Comment on Nakamura et al, page 1925
In this issue, Nakamura and colleagues report the x-ray crystal structure of filamin A repeat 17 with a peptide from the cytoplasmic tail of GPIbα, an interaction fundamental to platelet size and shape, as well as the functional activity of the GPIb-IX-V complex, the platelet von Willebrand factor adhesion receptor.

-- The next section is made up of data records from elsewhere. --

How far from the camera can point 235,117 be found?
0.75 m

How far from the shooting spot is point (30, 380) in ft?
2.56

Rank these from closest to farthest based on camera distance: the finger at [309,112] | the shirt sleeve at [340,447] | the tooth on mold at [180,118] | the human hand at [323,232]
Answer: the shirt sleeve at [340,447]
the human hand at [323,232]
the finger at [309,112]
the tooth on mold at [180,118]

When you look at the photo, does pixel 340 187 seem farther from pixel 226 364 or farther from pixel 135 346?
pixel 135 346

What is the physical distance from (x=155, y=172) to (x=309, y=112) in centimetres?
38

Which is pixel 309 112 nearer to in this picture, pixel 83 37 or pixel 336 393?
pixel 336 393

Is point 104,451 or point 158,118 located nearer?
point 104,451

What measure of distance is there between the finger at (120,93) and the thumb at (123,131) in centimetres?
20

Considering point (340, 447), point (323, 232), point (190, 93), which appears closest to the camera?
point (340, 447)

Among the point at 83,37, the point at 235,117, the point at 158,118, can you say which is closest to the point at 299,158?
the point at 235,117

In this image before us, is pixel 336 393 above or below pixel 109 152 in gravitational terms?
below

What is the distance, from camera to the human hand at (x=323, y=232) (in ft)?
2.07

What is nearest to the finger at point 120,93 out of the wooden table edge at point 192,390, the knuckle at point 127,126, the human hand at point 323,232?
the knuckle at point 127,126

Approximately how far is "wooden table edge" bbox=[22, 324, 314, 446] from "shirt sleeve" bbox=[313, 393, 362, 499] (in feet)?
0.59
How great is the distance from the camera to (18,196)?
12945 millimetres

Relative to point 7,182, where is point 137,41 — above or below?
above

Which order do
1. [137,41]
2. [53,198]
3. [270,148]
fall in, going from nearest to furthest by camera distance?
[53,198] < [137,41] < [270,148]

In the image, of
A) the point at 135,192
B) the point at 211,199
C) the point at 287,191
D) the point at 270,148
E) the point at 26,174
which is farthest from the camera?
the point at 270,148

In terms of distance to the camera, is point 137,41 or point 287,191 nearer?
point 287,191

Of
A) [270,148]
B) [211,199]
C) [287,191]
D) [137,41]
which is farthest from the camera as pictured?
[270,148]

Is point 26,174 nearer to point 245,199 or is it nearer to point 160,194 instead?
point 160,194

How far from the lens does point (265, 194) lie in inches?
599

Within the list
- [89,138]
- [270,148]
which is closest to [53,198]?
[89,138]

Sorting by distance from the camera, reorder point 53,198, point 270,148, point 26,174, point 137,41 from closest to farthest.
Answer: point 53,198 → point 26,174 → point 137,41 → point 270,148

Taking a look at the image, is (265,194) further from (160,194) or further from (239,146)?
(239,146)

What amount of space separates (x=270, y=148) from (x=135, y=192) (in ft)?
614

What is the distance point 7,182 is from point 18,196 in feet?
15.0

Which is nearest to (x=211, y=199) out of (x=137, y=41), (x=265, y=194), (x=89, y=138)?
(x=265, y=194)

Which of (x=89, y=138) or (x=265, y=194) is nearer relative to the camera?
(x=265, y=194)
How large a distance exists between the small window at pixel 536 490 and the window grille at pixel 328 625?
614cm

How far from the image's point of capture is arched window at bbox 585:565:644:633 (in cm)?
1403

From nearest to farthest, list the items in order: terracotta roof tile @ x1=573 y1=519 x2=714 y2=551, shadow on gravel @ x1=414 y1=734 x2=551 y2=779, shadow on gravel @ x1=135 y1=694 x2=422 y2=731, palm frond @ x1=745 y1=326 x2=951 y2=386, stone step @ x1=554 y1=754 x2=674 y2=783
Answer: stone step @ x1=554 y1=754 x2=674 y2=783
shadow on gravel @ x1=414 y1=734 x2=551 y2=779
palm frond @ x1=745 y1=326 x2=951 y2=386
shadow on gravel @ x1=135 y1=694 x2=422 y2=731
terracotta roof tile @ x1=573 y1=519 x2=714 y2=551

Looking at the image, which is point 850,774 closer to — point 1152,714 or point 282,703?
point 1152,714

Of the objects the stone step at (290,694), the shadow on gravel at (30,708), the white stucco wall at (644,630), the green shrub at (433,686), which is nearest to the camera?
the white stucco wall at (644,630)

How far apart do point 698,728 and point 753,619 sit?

The GPIb-IX-V complex is a primary platelet adhesion receptor mediating the high shear-dependent adhesion of platelets to von Willebrand factor, initiating signals that lead to either hemostasis or thrombosis. Another important function of the GPIb-IX-V complex is in contributing to platelet shape by anchoring, through filamin A, the platelet plasma membrane to a network of submembranous actin filaments, termed the platelet membrane skeleton.1 Bernard-Soulier syndrome platelets that lack the GPIb-IX-V complex are abnormally large. An equivalent phenotype is found in Bernard-Soulier syndrome mice lacking GPIbα, which is rescued by expression of a chimeric protein construct containing the GPIbα cytoplasmic sequence, suggesting a key role for filamin A/GPIb interaction in regulating platelet morphology.2 Filamin A interaction with the GPIb-IX-V complex is also critical for the binding of von Willebrand factor,3 possibly due to a requirement of filamin A for the spatial orientation of the complex on the platelet surface for optimal binding of the A1 domain in multimeric von Willebrand factor. Filamin A is also an important scaffolding protein, with more than 50 known binding partners,4 suggesting that its association with the cytoplasmic face of the GPIb-IX-V complex may play an important role in receptor signaling, supplemental to the known association of GPIb-IX-V with other signaling proteins, such as 14-3-3ζ and calmodulin (see figure).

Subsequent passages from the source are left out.